Meritocrazia cercasi
Ma queste prime evidenze non convincono tutti. «I conti sull’im­patto di genere andranno fatti alla fine della crisi — frena Susanna Ca­musso, della segreteria Cgil —. Per cominciare bisogna tenere conto che in questi mesi i primi a perdere il posto sono stati i lavoratori con contratti precari. E una grossa fetta di questi sono donne. Poi la crisi sta raggiungendo anche i servizi dove l’occupazione femminile è maggio­re. Penso alle imprese di pulizie, per esempio. Per finire, temo che, dovendo scegliere chi tenere e chi mandare a casa, le imprese privilegi­no gli uomini nella convinzione che la loro disponibilità sarà mag­giore ».

Pessimista anche Marisa Monte­giove, responsabile del gruppo Don­na manager di Manageritalia, l’asso­ciazione che rappresenta i dirigenti dei servizi (per il 18% donne). «Ma­gari la crisi spingesse le aziende a premiare il merito, le signore non chiederebbero altro. Per ora l’im­pressione è che si stia sparando a ze­ro su tutto. Spero di sbagliarmi, ma le imprese tagliano e riorganizzano il più possibile senza discrimine», allarga le braccia la dirigente. «Per di più alcuni pregiudizi sembrano rinvigoriti — continua Montegiove —. Basti pensare che per le donne imprenditrici e dirigenti accedere al credito è più difficile. Evidentemen­te le banche le considerano meno credibili. E il tutto nonostante nu­merosi studi dimostrino come la presenza femminile nei consigli di amministrazione aumenti l’affidabi­lità dei conti delle imprese».

Cassa in rosa
Nei prossimi mesi i dati sull’occu­pazione offriranno nuovi elementi di valutazione in materia di impat­to di genere della crisi. Intanto alcu­ne osservazioni sono offerte dai di­versi settori produttivi. «Le donne hanno grandi capacità e competen­ze ma spesso nelle nostre aziende sono penalizzate dalla congiuntu­ra », avverte Paolo Galassi, presiden­te di Confapi, Confederazione nazio­nale delle piccole e medie imprese. «I problemi sono due — continua Galassi —. Il primo: le donne sono concentrate in funzioni impiegati­zie più intercambiabili e più facili da ridimensionare rispetto alla pro­duzione. Il secondo: le donne sono più disponibili alla cassa integrazio­ne. Perché perdono una parte delle loro entrate ma nello stesso tempo risparmiano a casa su colf e baby sit­ter ».

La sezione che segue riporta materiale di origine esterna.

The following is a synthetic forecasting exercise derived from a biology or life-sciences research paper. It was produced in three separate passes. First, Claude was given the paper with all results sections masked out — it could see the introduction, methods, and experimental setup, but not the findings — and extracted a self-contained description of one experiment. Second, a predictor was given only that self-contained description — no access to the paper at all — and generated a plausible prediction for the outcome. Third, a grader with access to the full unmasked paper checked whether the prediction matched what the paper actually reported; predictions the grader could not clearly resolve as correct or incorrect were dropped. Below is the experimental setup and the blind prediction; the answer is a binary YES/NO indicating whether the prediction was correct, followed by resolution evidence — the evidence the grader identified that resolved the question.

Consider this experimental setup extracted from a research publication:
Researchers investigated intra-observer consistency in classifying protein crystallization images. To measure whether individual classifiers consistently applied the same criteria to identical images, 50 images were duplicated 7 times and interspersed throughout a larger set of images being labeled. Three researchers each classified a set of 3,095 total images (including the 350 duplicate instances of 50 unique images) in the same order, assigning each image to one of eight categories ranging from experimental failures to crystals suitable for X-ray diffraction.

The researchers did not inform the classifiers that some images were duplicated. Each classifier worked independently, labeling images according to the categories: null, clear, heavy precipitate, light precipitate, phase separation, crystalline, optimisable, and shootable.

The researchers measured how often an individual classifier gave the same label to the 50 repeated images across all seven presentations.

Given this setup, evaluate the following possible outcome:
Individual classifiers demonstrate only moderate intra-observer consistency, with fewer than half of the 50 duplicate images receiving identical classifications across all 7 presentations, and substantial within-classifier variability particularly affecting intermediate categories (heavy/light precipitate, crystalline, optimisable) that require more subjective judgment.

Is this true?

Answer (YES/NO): YES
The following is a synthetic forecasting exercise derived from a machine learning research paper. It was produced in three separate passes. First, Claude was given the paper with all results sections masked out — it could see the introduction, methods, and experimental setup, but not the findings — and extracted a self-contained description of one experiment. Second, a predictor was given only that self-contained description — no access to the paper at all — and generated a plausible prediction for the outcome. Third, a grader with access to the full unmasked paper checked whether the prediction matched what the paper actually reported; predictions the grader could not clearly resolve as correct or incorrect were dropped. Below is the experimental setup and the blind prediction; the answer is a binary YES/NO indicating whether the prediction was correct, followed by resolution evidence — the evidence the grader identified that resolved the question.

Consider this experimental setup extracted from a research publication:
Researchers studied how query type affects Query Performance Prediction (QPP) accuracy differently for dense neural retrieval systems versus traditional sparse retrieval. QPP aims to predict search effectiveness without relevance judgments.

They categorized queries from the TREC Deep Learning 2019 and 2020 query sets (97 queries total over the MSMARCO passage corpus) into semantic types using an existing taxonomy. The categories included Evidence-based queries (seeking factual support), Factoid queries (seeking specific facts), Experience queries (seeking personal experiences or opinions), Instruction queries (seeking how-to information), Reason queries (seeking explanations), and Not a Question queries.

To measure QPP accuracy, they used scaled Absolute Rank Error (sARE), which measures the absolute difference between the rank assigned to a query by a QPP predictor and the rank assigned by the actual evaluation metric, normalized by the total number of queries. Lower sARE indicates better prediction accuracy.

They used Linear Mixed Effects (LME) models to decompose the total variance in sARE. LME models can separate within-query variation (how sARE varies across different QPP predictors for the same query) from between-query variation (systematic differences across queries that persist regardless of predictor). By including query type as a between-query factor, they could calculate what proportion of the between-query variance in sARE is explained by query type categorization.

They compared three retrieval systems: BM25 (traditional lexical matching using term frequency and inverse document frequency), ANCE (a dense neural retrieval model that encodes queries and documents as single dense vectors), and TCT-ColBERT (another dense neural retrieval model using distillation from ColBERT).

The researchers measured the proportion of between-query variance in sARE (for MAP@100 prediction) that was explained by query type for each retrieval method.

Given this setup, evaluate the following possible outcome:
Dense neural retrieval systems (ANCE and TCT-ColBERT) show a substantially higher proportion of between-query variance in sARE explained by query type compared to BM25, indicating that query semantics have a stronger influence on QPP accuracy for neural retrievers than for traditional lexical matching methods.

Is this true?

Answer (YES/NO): YES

«Nel commercio, un settore ad al­ta partecipazione femminile (le donne sono poco meno del 50%, ndr), la crisi colpisce senza fare dif­ferenze di genere», assicura France­sco Rivolta, presidente dell’Osser­vatorio sul mercato del lavoro di Confcommercio. Certo in difficoltà sono soprattutto le piccole attività. Circa 40 mila piccole imprese del commercio hanno chiuso nell’ulti­mo anno. E la gran parte della forza lavoro dei piccoli è proprio femmi­nile.